═════ TEXT SEGMENT ═════
At least Ryanair don't strike... Iberia is striking again at Christmas,


----------



## stevec2x (Mar 24, 2012)

We like Ryanair - they can actually be very helpful in some ways. My missus is diabetic and needs to keep her insulin to hand - she rang their helpline and they granted her another 10 kilos in hand luggage to deal with it! She was only asking for her handbag! They challenged her at Prestwick airport, but she waived the paper permit triumphantly at them!

btw - has anybody else noticed the way the captain tells everybody to sit down and put their seat-belts on because there's turbulence coming up - there's never any actual turbulence, but it means that the captain doesn't have to queue for the toilet! Maybe it's the same with other airlines, but I only ever noticed on Ryanair.


----------



## Navas (Sep 2, 2012)

stevec2x said:


> btw - has anybody else noticed the way the captain tells everybody to sit down and put their seat-belts on because there's turbulence coming up - there's never any actual turbulence, but it means that the captain doesn't have to queue for the toilet! Maybe it's the same with other airlines, but I only ever noticed on Ryanair.


I've noticed this with Germanwings as well as Ryanair (I fly to Germany regularly), only they don't say anything about turbulence.


----------



## carlnotts (Sep 13, 2012)

Today I read with interest the bad news for anyone holding a Ryanair cash passport, the passport MasterCard cash passport which cost £6 allowed holders to avoid paying the £6 admin fee when booking flights at Ryanair.com.

As of the 1st of December 2012 this will no longer be the case and the £6 admin fee will now be included in the price you see for the flight when booking, the £6 fee is charged each way if booking a return.

The news are quoting the following:

One year on and the budget airline has announced that it ‘regrets to inform [cardholders] that, as a result of decisions by the UK Office of Fair Trading, Ryanair Cash Passport card users will no longer benefit from avoiding the £6 admin fee for transactions made on Ryanair.com.

Anyone who holds a cash passport with funds on the card I understand that you are not able to simply withdraw the funds but will have to spend them in the normal way & pay the admin cost.

Whether its the UK Office of fair trading or Ryanair who have made this decision, yet again it's another SLAP in the face for the general public / passenger who yet again have to pay more.

Sent from my iPad using ExpatForum


----------



## baldilocks (Mar 7, 2010)

carlnotts said:


> Today I read with interest the bad news for anyone holding a Ryanair cash passport, the passport MasterCard cash passport which cost £6 allowed holders to avoid paying the £6 admin fee when booking flights at Ryanair.com.
> 
> As of the 1st of December 2012 this will no longer be the case and the £6 admin fee will now be included in the price you see for the flight when booking, the £6 fee is charged each way if booking a return.
═════ RECORDS SHOWN ═════
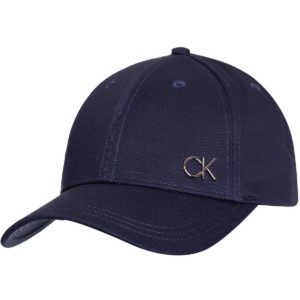 Ανδρικό Καπέλο Calvin Klein Bombed Metal Cap K50K510342 BA7 Μπλε Calvin Klein K50K510342 BA7 Μπλε
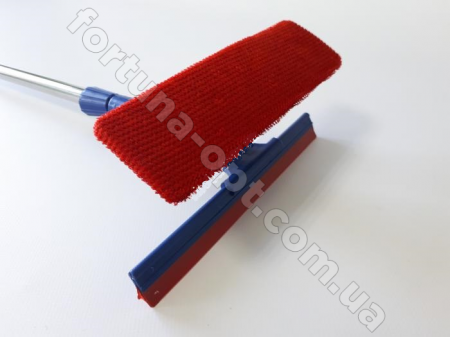 Окномойка микрофибра 18*84 см - 20069  ✅ базовая цена $1.86 ✔ Опт ✔ Скидки ✔ Заходите! - Интернет-магазин ✅ Фортуна-опт ✅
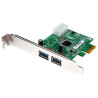 2-Port USB 3.0 PCI-E Card | APLIUM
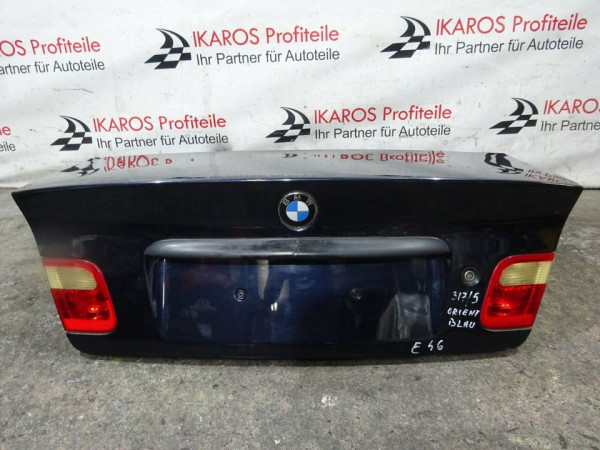 BMW 3er E46 Heckklappe Kofferraumdeckel Klappe Deckel - GH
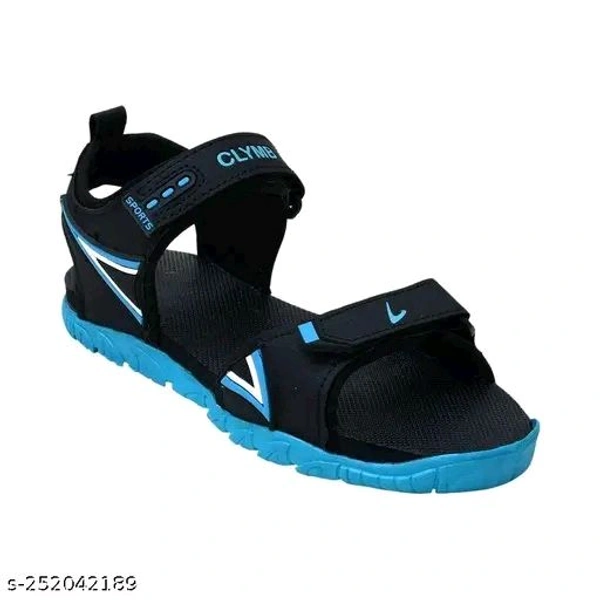 Spa-4 Black C green Phylon Sandal For Men's - 7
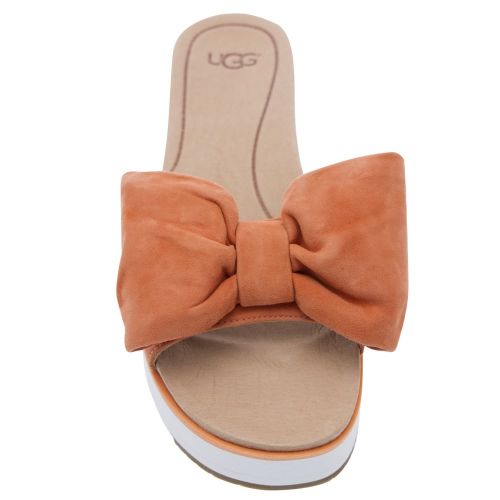 Womens Vibrant Coral Joan Flatform Sandals 25357 by UGG from Hurleys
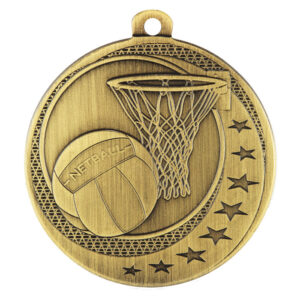 Wayfare Netball Medal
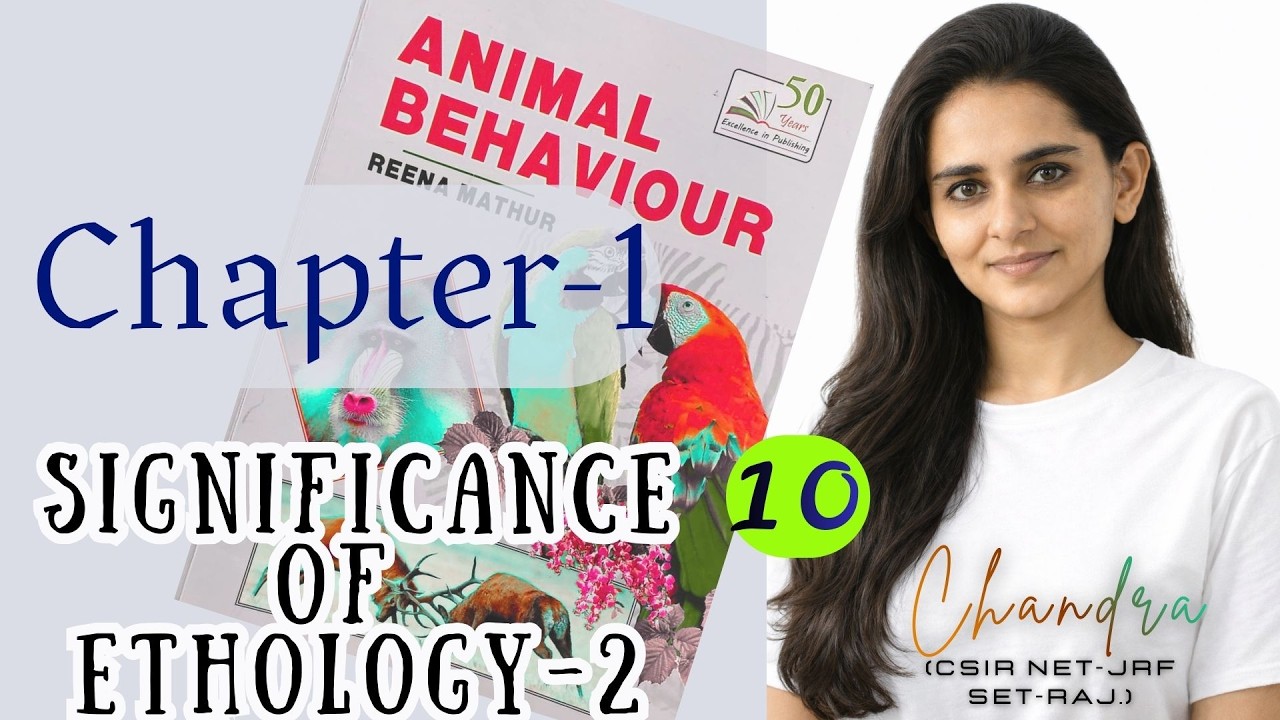 Part 10: Animal Behaviour in Neuroscience, Welfare & Human Society ...
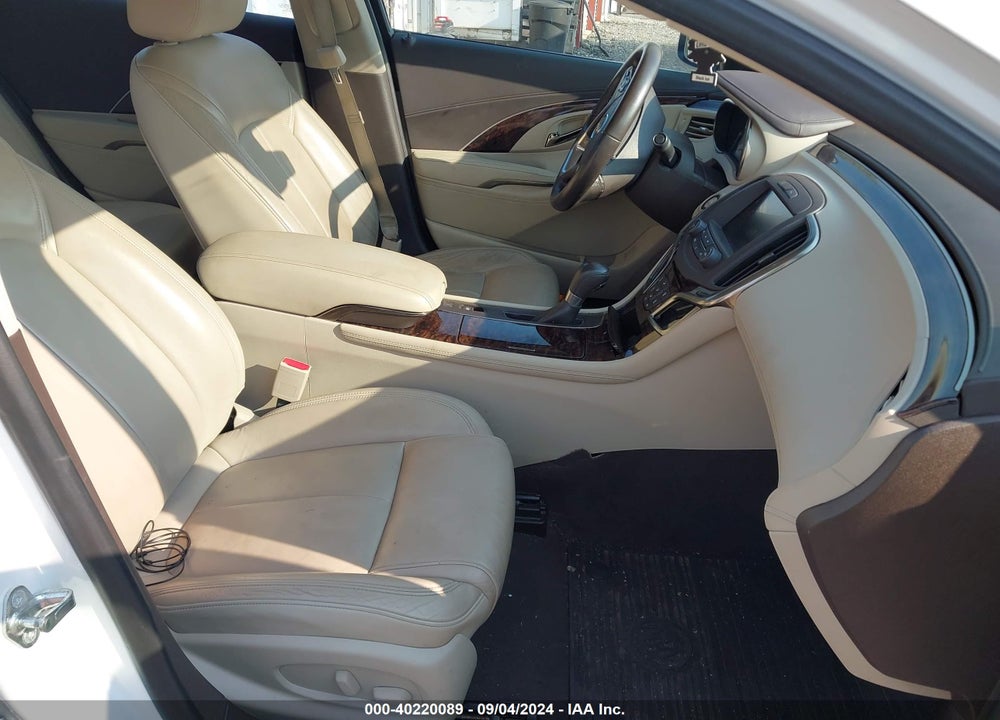 2016 BUICK LACROSSE SPORT TOURING VIN: 1G4G45G36GF285161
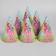 Paper caps “Happy Birthday! Pony ", set 6 pcs., 16 cm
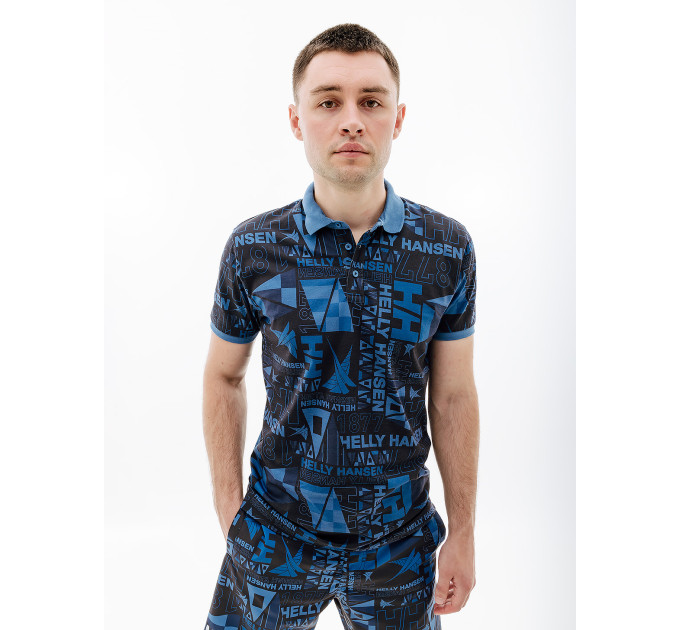 Чоловіче Поло HELLY HANSEN NEWPORT POLO Різнокольоровий M (7d34304-585 M)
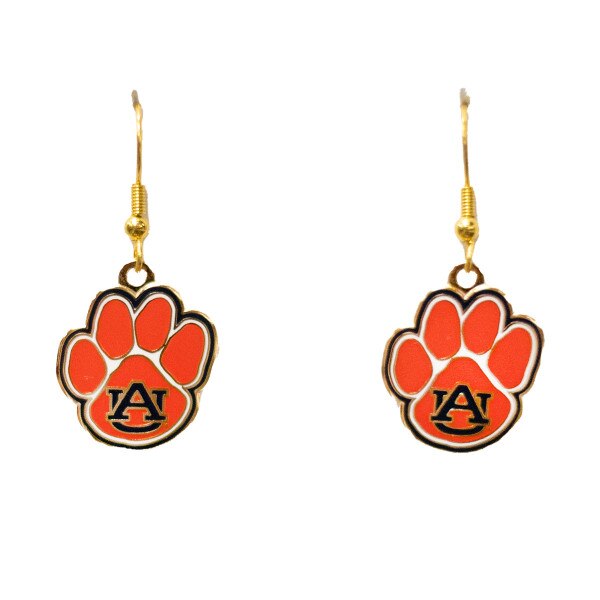 AU paw earrings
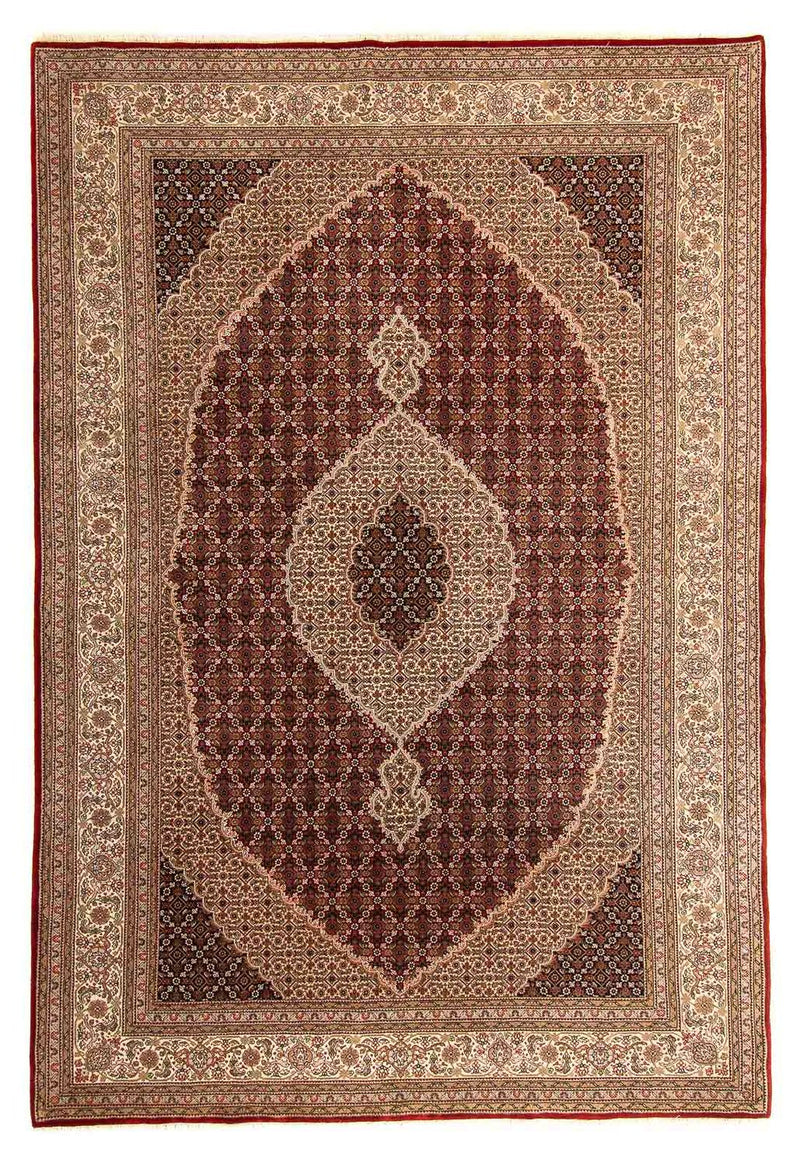 Indo Tabriz Teppe 296x200cm - Orientalsk teppe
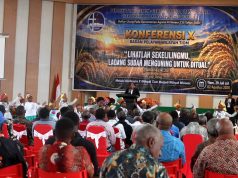 Konferensi ke-X PGBP Wilayah Tiom Dibuka, Gereja Baptis Didorong Perkuat Misi dan Persatuan Jemaat
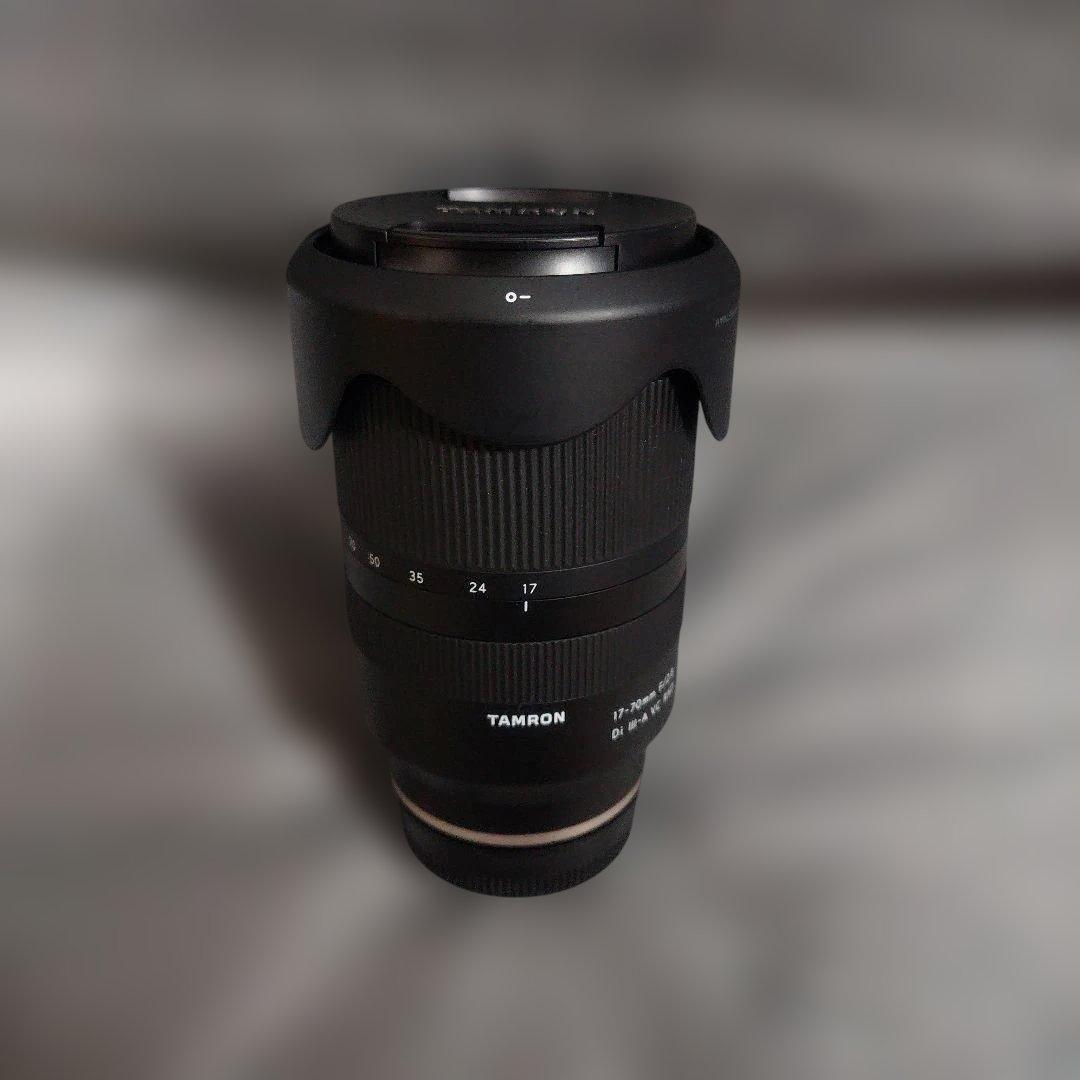 TAMRON 17-70mm F/2.8 ソニーEマウント　タムロン　APS-C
═════
**TASKS**:
1: According to the Ryanair forum thread, from what date will Ryanair Cash Passport holders no longer avoid the £6 admin fee?
2: Write the next part of the Ryanair forum thread, picking up after its final quoted sentence.
The lines above have no connection to the Ryanair forum thread.

**ANSWERS FOR EACH ITEM**:
1: From December 1, 2012.

2:
> 
> ...


Knowing Ryanair it has nothing to do with OFT, it is just another Ryanair ripoff and they are, as usual, blaming somebody else


----------



## Stuart Woodruff (Mar 21, 2012)

*Ryanair*

If Ryanair are a rip off how come they are still the cheapest budget airline available. I don't follow the logic of that remark. It is obviously a personal thing, so tunnel and clouded vision apply to the author.


----------



## Stuart Woodruff (Mar 21, 2012)

I suggest people separate fact from fiction in relation to Ryanair, and look at other carriers. Quite right. When, if they ever have, did Ryanair ever go on strike.


----------



## baldilocks (Mar 7, 2010)

Stuart Woodruff said:


> If Ryanair are a rip off how come they are still the cheapest budget airline available. I don't follow the logic of that remark. It is obviously a personal thing, so tunnel and clouded vision apply to the author.


If I fly to UK with a suitcase, etc. by the time I get to the paying part of Ryanair's booking procedure it is €15 more than using BA. With BA my luggage is included and I don't have to pay extra, I get an allocated seat, I don't have to pay more to join in the rush to get a decent seat, I get a meal rather than some bit of rubbish for which I have to pay extra, the flight arrives at a reasonable hour rather than at midnight after public transport has ceased so I am forced to take a taxi at an astronomical fare or stay overnight in a hotel (for just a few hours).... need I add more?

Ryanair is one of the most expensive ways to travel unless, of course, you are on an extreme (no-food) diet, into just travelling in a tracksuit and running to and from the airports.

So who has tunnel and/or clouded vision?


----------



## MaidenScotland (Jun 6, 2009)

baldilocks said:


> If I fly to UK with a suitcase, etc. by the time I get to the paying part of Ryanair's booking procedure it is €15 more than using BA. With BA my luggage is included and I don't have to pay extra, I get an allocated seat, I don't have to pay more to join in the rush to get a decent seat, I get a meal rather than some bit of rubbish for which I have to pay extra, the flight arrives at a reasonable hour rather than at midnight after public transport has ceased so I am forced to take a taxi at an astronomical fare or stay overnight in a hotel (for just a few hours).... need I add more?
> 
> Ryanair is one of the most expensive ways to travel unless, of course, you are on an extreme (no-food) diet, into just travelling in a tracksuit and running to and from the airports.
> 
> So who has tunnel and/or clouded vision?




You get a meal with BA? Last time I flew with them I got a glass of orange and a packet of nuts.. Glasgow to Paris


----------



## MaidenScotland (Jun 6, 2009)

Sorry I also got a packet of biscuits.. choice between sweet or savoury plus a cup of tea


----------



## Stuart Woodruff (Mar 21, 2012)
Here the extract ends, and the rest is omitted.